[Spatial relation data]
---+---
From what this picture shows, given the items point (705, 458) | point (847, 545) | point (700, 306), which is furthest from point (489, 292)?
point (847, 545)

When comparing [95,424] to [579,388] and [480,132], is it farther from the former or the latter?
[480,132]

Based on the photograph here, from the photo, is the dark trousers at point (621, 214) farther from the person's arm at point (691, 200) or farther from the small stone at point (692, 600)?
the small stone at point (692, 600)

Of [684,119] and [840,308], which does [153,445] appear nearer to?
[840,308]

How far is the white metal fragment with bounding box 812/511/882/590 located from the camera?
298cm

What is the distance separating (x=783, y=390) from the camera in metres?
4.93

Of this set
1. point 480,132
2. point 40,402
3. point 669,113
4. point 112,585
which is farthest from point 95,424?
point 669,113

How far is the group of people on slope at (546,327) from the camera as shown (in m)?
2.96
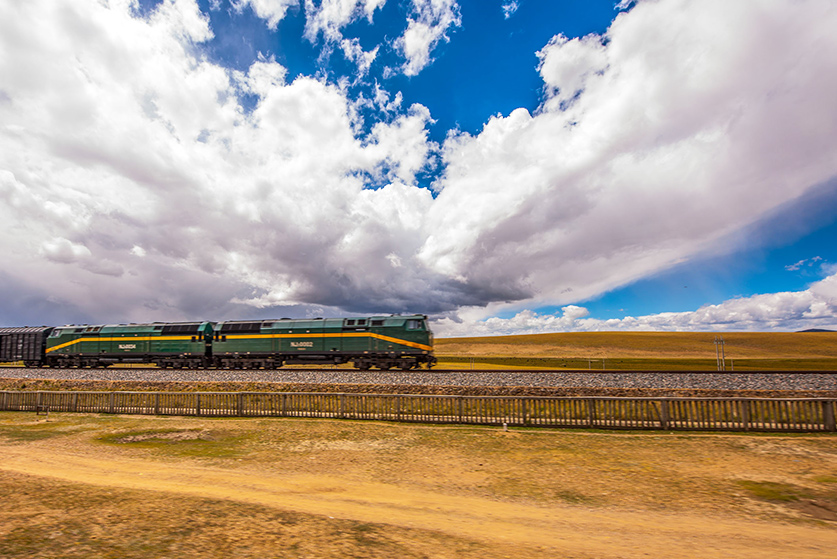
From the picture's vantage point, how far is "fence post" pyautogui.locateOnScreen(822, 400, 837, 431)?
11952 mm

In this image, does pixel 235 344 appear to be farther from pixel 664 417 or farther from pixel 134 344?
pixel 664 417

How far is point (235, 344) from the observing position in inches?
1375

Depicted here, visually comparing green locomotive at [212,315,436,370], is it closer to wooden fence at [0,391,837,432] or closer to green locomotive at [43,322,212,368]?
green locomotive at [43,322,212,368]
---+---
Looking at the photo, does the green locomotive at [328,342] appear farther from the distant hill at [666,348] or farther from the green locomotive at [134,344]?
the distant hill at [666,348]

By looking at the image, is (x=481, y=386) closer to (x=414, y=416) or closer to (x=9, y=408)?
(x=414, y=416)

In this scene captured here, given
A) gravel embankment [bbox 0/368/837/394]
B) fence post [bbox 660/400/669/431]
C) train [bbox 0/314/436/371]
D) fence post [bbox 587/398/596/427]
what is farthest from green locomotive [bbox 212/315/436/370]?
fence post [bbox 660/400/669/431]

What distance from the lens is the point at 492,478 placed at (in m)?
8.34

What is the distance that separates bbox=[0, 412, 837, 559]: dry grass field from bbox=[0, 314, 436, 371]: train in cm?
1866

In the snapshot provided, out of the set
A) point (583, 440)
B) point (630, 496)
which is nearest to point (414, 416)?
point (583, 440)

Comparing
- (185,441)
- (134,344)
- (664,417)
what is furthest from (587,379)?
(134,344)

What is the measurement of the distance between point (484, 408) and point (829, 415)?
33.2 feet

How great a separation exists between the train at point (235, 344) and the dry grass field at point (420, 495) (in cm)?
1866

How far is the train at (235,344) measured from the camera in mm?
---+---
Copy the lines above verbatim, starting at the line that contains "What is the distance that" and ending at the line that contains "How far is the train", with both of those lines included.

What is the distance that separates bbox=[0, 412, 837, 559]: dry grass field from bbox=[0, 314, 436, 371]: train in cm?
1866

In the snapshot provided, out of the set
A) point (583, 440)
B) point (630, 496)
which is nearest to point (414, 416)?
point (583, 440)

Comparing
- (185,441)
- (134,344)
- (664,417)
what is furthest from (587,379)?
(134,344)

What is the measurement of the distance between point (484, 408) and point (829, 415)?
33.2 feet

How great a separation exists between the train at point (235, 344) and the dry grass field at point (420, 495) (in cm)?
1866

How far is the train at (235,344) measured from the camera in mm?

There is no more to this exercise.